STUDY QUESTIONS:
1. Answer these from the passage on Internet campaigning:
(a) What share of the votes did Dean receive in the "digital" primary held on MoveOn.org?
(b) How many individuals contributed to Dean's campaign?
(c) On what date was Facebook launched?
2. Copy the passage on Internet campaigning word for word, from "Democrat Howard Dean, who" to "parties, and meetups.".
3. Write the text that follows the final sentence of the passage on Internet campaigning.

Democrat Howard Dean, who served as the Governor of Vermont from 1991 to 2003 and ran for president in the 2004 United States presidential election, is credited with being the first politician to use the Internet for political purposes. Dean won a "digital" primary election that was held on MoveOn.org, getting 44% of the votes. His success in the primary generated positive coverage from the news media. This early victory was important to the campaign's momentum. Dean is credited with organizing the first campaign website, which acted as a virtual headquarters for fundraising and volunteer recruitment. The website also measured several online metrics of success, including hits on his homepage, weblogs, campaign sign-ups, house parties, and meetups.

Additionally, Dean encouraged the use of the website Meetup for his upstart presidential campaign in 2002 to make it easy for people "with a common interest to find each other and arrange to meet, face-to-face." Dean's supporters hosted house parties and invited individuals to learn about Dean's campaign, and individuals would attend face-to-face meetings to learn more about his campaign. A total of about 143,000 individuals attended Dean's Meetups in 600 locations across the country. About 75,000 individuals attended these meetups, with more than 96% of respondents reporting that they wished to become actively involved in Dean's campaign. The engagement in face-to-face local groups "dramatically affected how involved volunteers got with the campaign. The more meetups people attended, the higher their average donation to the campaign".

Dean's campaign was able to raise large amounts of money in small increments. In January 2004, his campaign had raised $41 million, mostly from online supporters. A total of 318,884 individuals contributed to his campaign, with over 61% of the contributions being under $200. Less than 1% of individuals gave $2000, the federal limit. Dean's fundraising behavior was the opposite of his rivals. George Bush raised $130.8 million in 2003, and 68% of his donations were the maximum donation limit.

====Political origins of Facebook====
Facebook is a common platform where people interact with each other through social media. An example of what can be done on Facebook is, "an individual creates multimedia content like a video on the cognitive level", which allows for mass interaction between hundreds of people. This free interaction between people on Facebook attracted political figures to use social media by to help promote their ideals. The creator of Facebook, Mark Zuckerberg, served as a field organizer for Democrat John Kerry in the 2004 presidential election. Zuckerberg was responsible for get-out-the-vote and other mobilization efforts. Facebook was also launched this same year, on February 4, 2004. The Facebook platform relies on group formation and constant communication, both of which are goals for any political campaign.

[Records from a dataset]
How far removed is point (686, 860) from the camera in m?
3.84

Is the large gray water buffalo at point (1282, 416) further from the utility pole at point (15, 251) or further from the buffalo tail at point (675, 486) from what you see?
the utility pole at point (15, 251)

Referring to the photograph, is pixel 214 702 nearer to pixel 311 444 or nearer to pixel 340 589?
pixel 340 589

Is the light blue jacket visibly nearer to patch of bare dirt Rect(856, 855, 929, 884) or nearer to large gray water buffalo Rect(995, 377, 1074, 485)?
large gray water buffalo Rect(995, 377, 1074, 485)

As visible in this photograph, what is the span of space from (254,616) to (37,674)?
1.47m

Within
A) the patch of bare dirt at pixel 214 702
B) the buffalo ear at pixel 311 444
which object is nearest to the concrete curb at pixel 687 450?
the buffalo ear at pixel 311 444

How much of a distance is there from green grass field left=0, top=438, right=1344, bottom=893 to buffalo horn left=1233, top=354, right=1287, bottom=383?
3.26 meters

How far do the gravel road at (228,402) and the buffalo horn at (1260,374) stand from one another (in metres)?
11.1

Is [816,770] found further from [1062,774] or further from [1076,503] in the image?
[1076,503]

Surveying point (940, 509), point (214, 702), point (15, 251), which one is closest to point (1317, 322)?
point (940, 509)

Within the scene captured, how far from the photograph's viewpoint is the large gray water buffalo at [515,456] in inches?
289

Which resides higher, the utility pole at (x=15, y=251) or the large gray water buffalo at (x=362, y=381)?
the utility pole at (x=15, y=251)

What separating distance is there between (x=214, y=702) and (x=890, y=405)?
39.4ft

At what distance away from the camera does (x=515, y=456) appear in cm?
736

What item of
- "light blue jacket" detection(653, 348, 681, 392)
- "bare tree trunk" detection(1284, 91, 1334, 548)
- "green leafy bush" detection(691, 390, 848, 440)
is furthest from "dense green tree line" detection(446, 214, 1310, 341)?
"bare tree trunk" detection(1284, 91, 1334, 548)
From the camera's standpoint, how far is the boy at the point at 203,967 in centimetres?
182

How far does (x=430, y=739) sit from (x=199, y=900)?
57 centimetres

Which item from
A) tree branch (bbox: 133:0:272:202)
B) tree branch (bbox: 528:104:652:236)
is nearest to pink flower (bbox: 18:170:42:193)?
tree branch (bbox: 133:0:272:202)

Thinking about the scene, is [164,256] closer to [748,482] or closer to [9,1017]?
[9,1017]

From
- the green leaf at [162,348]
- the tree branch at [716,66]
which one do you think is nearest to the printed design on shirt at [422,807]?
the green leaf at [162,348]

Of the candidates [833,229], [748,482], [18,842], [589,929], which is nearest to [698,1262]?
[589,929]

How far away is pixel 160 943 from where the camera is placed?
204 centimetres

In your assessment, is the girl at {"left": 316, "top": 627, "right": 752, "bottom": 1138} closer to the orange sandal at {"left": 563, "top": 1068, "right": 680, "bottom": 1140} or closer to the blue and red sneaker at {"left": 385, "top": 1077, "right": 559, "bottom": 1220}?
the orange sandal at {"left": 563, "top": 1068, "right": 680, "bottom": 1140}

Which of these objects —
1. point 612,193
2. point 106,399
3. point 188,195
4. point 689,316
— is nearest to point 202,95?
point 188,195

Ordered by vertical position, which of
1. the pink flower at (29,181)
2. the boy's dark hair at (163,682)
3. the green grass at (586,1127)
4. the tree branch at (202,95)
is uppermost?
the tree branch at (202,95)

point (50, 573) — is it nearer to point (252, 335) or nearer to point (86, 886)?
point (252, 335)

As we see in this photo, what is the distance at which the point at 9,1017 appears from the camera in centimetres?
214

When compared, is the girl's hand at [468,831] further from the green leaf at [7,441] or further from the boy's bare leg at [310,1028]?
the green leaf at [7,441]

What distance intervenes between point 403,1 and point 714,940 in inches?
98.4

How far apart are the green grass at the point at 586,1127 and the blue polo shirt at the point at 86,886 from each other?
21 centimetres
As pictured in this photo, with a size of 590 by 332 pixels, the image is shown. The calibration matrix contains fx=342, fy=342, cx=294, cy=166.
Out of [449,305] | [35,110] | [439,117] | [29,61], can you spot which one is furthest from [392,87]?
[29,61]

ANSWERS FOR EACH ITEM:
1.
(a) 44%
(b) 318,884
(c) February 4, 2004

2.
Democrat Howard Dean, who served as the Governor of Vermont from 1991 to 2003 and ran for president in the 2004 United States presidential election, is credited with being the first politician to use the Internet for political purposes. Dean won a "digital" primary election that was held on MoveOn.org, getting 44% of the votes. His success in the primary generated positive coverage from the news media. This early victory was important to the campaign's momentum. Dean is credited with organizing the first campaign website, which acted as a virtual headquarters for fundraising and volunteer recruitment. The website also measured several online metrics of success, including hits on his homepage, weblogs, campaign sign-ups, house parties, and meetups.

3.
=== 2008 presidential election ===
Chris Hughes, a founding member and developer, left Facebook to work as an adviser for Barack Obama. While working at Facebook, Hughes had designed a Facebook profile for the then-presidential candidate. Following his departure, Hughes worked on Obama's Facebook page and used his knowledge of content management and new developments to outpace other candidates' online presence. Hughes created the website MyBarackObama.com, which had a similar concept and layout as Facebook. In the 2008 elections, Facebook continued to be used by electoral candidates. The main user during this election was Obama. Mitt Romney also used Facebook for his campaign, but not as much as Obama did. It is reported that well over 1,000 groups on Facebook were created supporting one of the two sides. In recent years, political figures have been using Twitter more often, but Facebook remains to be a frequently used social media platform.

The 2008 presidential election was the first election where candidates used the Internet and social media as a campaign tool. Nearly three-quarters of Internet users went online to learn more about the candidates in the election; this equates to 55% of the entire adult population. Barack Obama was the first to use the Internet to organize supporters, advertise, and communicate with individuals in a way that had been impossible in previous elections. Obama engaged sites like YouTube to advertise through videos. The videos posted to YouTube by Obama were viewed for 14.5 million hours. Obama's supporters led McCain voters in all categories of online political activism, which was considered by some to be a major factor in his victory.

Young voters are comparatively more active in online politics. 30% of all those who posted political content online were under the age of twenty-five. 66% of that same demographic voted for Obama, while 33% voted for McCain, showing that Obama's online prominence increased his chances of winning.

In the aggregate, Democratic websites got more views than Republican websites (at least in the primaries). This was due, in part, to younger voters being more inclined to favor the Democratic candidate, as well as being more likely to use the Internet to research and show support for a candidate.

===2012 presidential election===
By the 2012 election, more candidates were using a wider array of social media platforms. Politicians were on social networking sites such as Twitter, Instagram, YouTube, and other new social media tools and mobile apps. Some candidates used social media sites to announce their candidacies. President Barack Obama emailed a video to 13 million users when he announced his intention to run for re-election, and Mitt Romney sent out a tweet. Obama produced a seventeen-minute-long video that was composed of video clips and interviews that documented Obama's first term in office. This video was published on YouTube and allowed the audience to contribute to the campaign without having to leave the website by including a donation link. This efficiency and convenience were key to further extending his fundraising base, which would not have been achieved without the existence of YouTube, as sharing the link would have been more challenging. Other candidates posted on Facebook, Twitter, as well as YouTube, to announce their candidacies.

The candidates ran their campaigns with greater emphasis on the use of social media. Obama and Romney each hired third-party companies to track and analyze data from their websites. This data drove them to each spend nearly $100,000 on online advertisements (Obama spent $93,400 and Romney spent $82,200). Although these numbers are close, in the aggregate, Obama spent more than Romney did on digital campaigns by a factor of ten: Obama spent $47 million and Romney spent $4.7 million.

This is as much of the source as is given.